* _YOUR ASSIGNMENT_: Only one span of the material below is wanted. Output it exactly, from the line with "gouthamraj10_Andhra Pradesh_Single_Male" through the line with "At least one", without any pictures.
====== DATA SHOWN
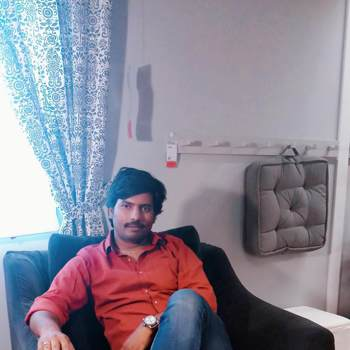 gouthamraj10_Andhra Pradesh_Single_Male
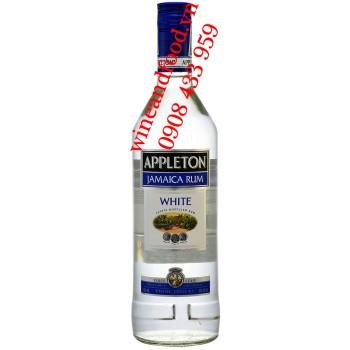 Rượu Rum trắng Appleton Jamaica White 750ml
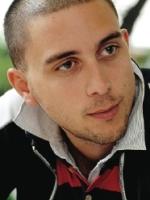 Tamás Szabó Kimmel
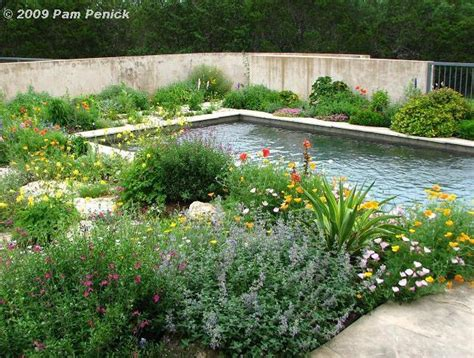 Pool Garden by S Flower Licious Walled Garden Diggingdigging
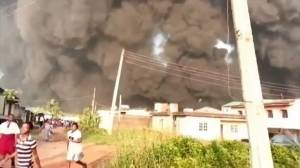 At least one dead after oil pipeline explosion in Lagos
============
====== DATA SHOWN
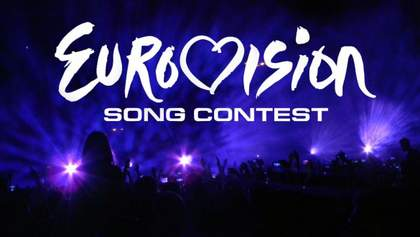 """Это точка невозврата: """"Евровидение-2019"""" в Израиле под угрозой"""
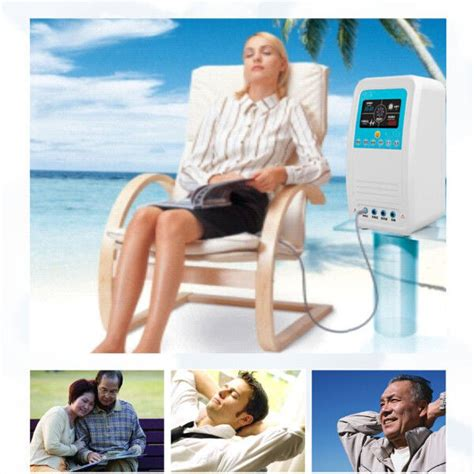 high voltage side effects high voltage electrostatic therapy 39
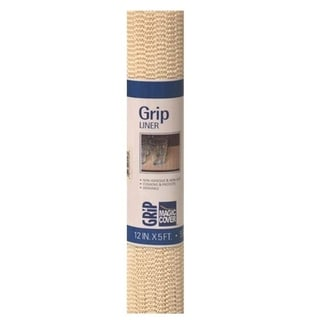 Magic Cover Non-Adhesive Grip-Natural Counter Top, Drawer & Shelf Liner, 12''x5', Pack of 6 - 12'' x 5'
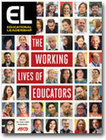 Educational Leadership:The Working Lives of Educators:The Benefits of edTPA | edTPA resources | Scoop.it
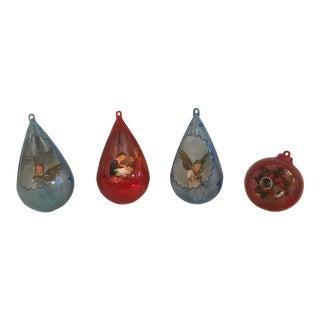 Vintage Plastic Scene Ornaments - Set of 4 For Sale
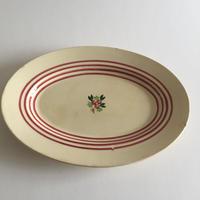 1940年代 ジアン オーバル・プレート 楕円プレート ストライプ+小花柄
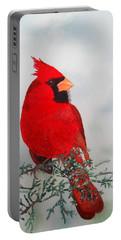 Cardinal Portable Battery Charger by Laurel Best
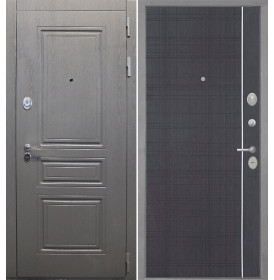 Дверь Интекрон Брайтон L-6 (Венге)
============
====== DATA SHOWN
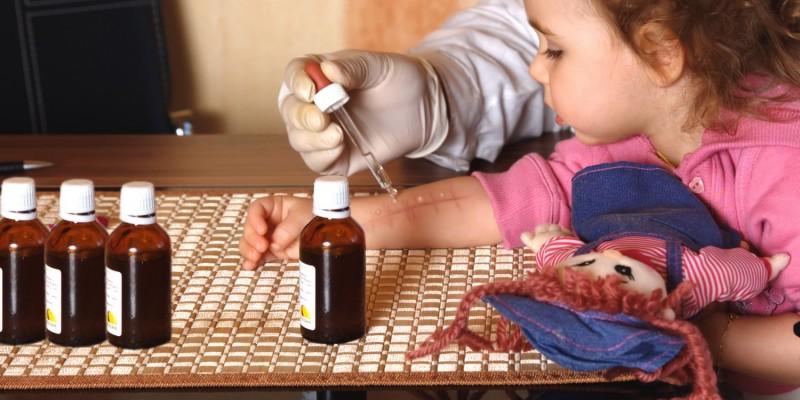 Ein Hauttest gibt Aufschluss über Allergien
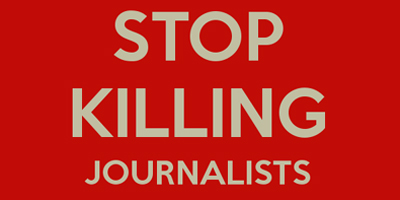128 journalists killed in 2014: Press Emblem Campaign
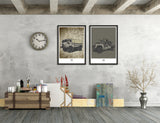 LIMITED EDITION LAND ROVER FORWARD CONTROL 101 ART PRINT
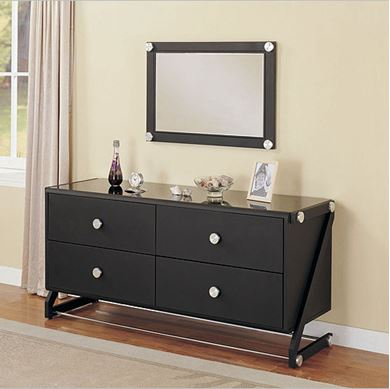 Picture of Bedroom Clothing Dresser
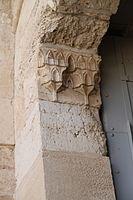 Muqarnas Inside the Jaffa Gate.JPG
============
* _RESPONSE TO THE TASK_:
 gouthamraj10_Andhra Pradesh_Single_Male
 Rượu Rum trắng Appleton Jamaica White 750ml
 Tamás Szabó Kimmel
 Pool Garden by S Flower Licious Walled Garden Diggingdigging
 At least one dead after oil pipeline explosion in Lagos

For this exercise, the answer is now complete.